**PROBLEMS TO WORK ON**.
• a. According to the passage on the War on Drugs, what range do annual estimates of government spending on it fall within?
• b. Carry the passage on the War on Drugs forward from its final sentence.

We like controversy here at the Drug Information Center. Why? It gets people talking. And cuz’ I got power of the printed word, I get a chance to direct what the conversation is about. And this stuff we’re about to talk about right now is Real. Capital R.
Frankly my dears, I don’t give a damn what your opinions are on the War on Drugs. That’s your business. But you should have one and they should be based in some kind of factual information. These policies are expensive, expansive and your tax dollars are what’s feeding the proverbial beast. You have a responsibility to know what they’re being used for.
The United States has a long history of legislating the consumption of substances which we choose to call drugs. Starting in 1914 with the Harrison Narcotics Act, through Alcohol prohibition and repeal and into the modern era; we are a nation obsessed with controlling what people put in their bodies.
Funding the War on Drugs is not cheap. You have to pay for cops to enforce the laws, judges and lawyers to enact the consequences of the laws, and prisons and jails to house the violators of the laws. Not to mention border patrol agents, the DEA, probation officers, and correctional officers.
It’s tough to get an exact number on how much is being spent by the various levels of government, but the annual estimates range from $35.2 billion to around $48.7 billion dollars. Anyway you slice it, that’s a lot of cheese.
So exactly how many people are getting arrested for drug law violations? Again, the numbers are substantial. The Department of Justice reports that in 2005 there were approximately 1.8 million arrests made on drug charges. Over 80% of those arrests were for possession. I used Microsoft calculator and figured that means around 1.4 million people are being arrested for possession.
Of those charges, 42.6% are for marijuana. I hit up the calculator again and figured out that means around 750,000 are arrested ever year for marijuana, 660,000 of those for possession. Almost 2,000 people are arrested everyday on marijuana charges.
So not all of these people are incarcerated, but a large percentage of our prison’s population are people in on drug raps. 55% of people in the federal prisons are in for dugs, as are 20% of the inmates in state facilities. All told, it’s over 300,000 people. That’s more people than live in the entire city of Tampa, Florida.

[Dataset entries]
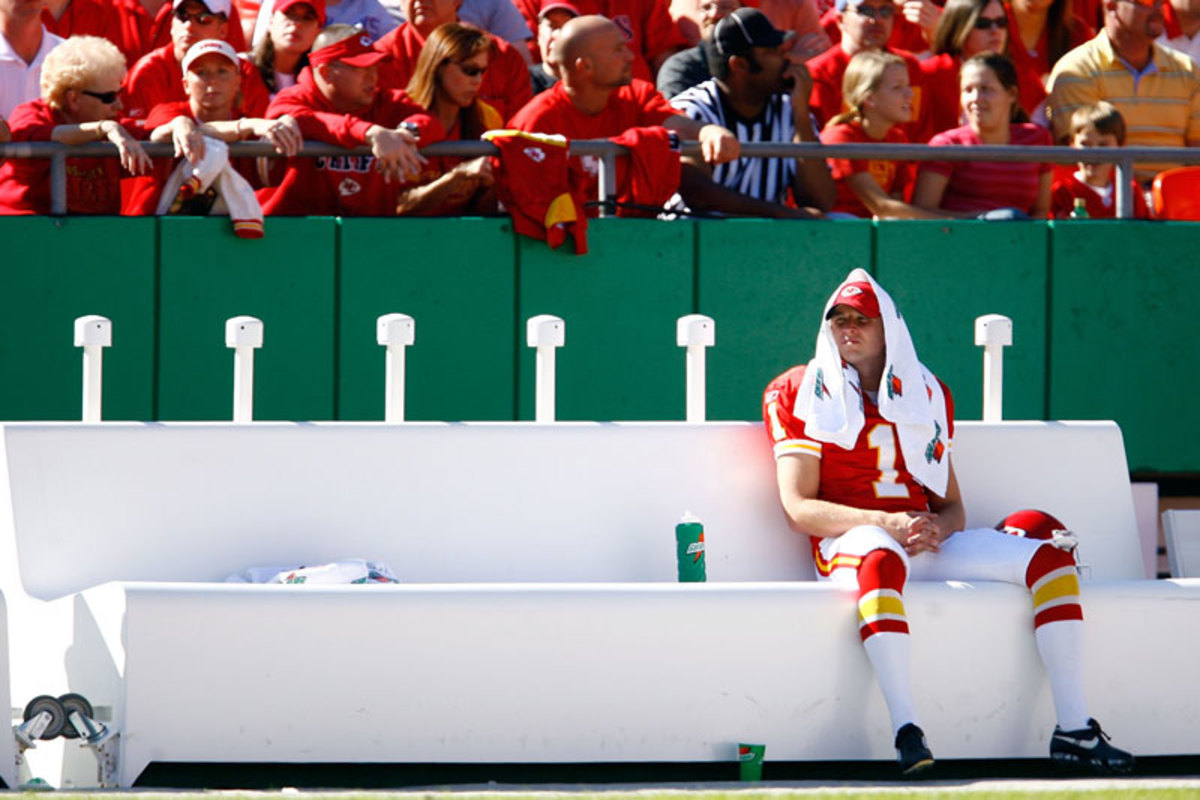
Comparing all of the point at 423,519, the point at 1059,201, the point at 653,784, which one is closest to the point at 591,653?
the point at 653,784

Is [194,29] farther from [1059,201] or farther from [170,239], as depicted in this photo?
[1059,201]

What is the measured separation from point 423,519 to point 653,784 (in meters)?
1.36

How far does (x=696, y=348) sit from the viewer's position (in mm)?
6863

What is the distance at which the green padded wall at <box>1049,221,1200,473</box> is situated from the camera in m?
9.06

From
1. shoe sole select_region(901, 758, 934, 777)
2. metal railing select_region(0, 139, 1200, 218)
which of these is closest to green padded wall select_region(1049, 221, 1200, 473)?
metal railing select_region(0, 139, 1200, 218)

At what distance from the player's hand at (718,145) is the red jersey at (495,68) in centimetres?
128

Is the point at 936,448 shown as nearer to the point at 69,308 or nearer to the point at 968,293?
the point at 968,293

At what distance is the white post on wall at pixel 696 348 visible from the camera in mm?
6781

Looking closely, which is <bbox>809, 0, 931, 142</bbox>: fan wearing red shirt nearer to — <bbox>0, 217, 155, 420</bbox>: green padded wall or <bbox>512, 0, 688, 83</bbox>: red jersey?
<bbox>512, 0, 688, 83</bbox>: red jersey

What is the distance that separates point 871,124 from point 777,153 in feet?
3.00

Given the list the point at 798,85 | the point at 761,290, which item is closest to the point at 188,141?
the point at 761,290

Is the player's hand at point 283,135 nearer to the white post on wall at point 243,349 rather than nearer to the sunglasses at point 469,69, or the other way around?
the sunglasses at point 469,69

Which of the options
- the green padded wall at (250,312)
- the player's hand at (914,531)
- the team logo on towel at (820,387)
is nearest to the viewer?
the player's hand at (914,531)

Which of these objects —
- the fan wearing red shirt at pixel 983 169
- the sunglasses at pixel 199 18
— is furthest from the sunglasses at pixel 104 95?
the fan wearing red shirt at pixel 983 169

**OUTPUTS IN ORDER**.
• a. The estimates range from $35.2 billion to around $48.7 billion a year.

• b.
By this stage of your life you’ve probably heard that a disproportionate percentage of the prison population is people of color. Let’s analyze that.
African Americans make up the largest percentage of people incarcerated at around 47.5%, 23.3% are Hispanic, and 24.3% are white. Despite comprising 12.2% of the population African Americans make up 38% of drug offense arrests and 59% of drug offense convictions.
A government study was done to find out the racial breakdown of drug users, and they found that 72% of all users are white, 15% are black, and 10% are Hispanic.
The disparity in all of these numbers raises some huge red flags for people concerned about racial equality. These are concerns I can’t really address in the Buzz, but I urge you to really think about them. If you feel comfortable, then okay. If not, some basic googling could hook you up with like-minded individuals.
This is where I would like to talk about our Drug War foreign policy, gender issues, ways that other countries handle their drug issues, the constitutional implications, medical marijuana, and so many other things but unfortunately the laws of space confine me.
To be honest, this was the hardest Buzz to write thus far. Trying to sum up these policies and laws in 750 words is basically impossible to do while still doing them justice. If you aren’t satisfied, I don’t blame you. Neither am I.
So I hope if nothing else that this got you thinking about the Drug War. If you want to continue this quest for information, I can’t recommend enough that you come and see Mike Gray speak this Thursday in the PAC Concert Hall. He is a nationally recognized authority on this subject and his book has been a major inspiration to me both personally and professionally. The lecture starts at 7 pm and tickets are free and available at the PAC Box Office.
I’m a little verklempt. Talk amongst yourselves.